:: Work instructions ::
Scan the records for the string "ground" and copy every line that holds it.

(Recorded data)
|---|

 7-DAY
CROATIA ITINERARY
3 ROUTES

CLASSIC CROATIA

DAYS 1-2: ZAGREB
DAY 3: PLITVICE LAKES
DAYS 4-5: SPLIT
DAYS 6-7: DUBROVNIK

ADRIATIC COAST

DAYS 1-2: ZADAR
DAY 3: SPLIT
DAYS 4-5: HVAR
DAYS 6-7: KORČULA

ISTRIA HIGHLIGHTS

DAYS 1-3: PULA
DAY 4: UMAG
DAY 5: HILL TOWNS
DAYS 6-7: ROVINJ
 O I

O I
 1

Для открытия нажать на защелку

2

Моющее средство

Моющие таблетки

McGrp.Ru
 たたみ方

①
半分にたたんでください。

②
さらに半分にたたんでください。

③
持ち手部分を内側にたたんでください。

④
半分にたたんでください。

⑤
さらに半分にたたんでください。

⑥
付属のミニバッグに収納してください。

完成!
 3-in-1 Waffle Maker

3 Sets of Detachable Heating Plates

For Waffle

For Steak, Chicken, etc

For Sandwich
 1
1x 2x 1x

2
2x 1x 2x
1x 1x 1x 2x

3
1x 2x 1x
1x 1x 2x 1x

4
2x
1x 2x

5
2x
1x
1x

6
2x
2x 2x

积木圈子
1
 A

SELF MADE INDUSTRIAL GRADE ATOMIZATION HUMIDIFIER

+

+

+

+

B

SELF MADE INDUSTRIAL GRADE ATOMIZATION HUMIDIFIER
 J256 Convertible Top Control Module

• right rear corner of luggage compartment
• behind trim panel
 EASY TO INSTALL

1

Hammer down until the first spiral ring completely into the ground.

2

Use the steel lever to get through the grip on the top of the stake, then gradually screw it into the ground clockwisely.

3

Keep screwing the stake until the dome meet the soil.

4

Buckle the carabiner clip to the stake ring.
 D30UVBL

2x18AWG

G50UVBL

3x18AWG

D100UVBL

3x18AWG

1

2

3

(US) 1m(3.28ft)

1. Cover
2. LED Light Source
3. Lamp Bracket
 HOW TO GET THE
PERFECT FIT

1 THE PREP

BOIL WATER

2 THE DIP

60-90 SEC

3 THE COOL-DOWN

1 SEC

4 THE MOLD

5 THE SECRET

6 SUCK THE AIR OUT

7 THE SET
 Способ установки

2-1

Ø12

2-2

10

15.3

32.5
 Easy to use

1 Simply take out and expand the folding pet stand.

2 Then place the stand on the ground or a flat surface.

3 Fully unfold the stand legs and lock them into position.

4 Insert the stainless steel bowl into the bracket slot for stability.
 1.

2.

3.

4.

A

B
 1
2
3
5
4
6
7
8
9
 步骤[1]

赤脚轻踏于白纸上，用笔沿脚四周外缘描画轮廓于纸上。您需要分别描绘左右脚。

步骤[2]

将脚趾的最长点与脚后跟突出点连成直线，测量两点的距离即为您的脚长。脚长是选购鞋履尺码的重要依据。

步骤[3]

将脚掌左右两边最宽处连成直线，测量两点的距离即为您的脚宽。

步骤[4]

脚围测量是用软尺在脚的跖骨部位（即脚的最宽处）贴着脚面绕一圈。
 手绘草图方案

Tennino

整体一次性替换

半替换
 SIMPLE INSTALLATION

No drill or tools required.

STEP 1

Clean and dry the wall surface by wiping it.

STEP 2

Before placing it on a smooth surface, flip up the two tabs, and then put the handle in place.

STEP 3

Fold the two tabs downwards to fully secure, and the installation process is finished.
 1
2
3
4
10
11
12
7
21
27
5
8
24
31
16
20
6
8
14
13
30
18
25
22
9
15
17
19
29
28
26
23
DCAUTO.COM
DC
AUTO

|---|

:: Result ::
Hammer down until the first spiral ring completely into the ground.
Use the steel lever to get through the grip on the top of the stake, then gradually screw it into the ground clockwisely.
2 Then place the stand on the ground or a flat surface.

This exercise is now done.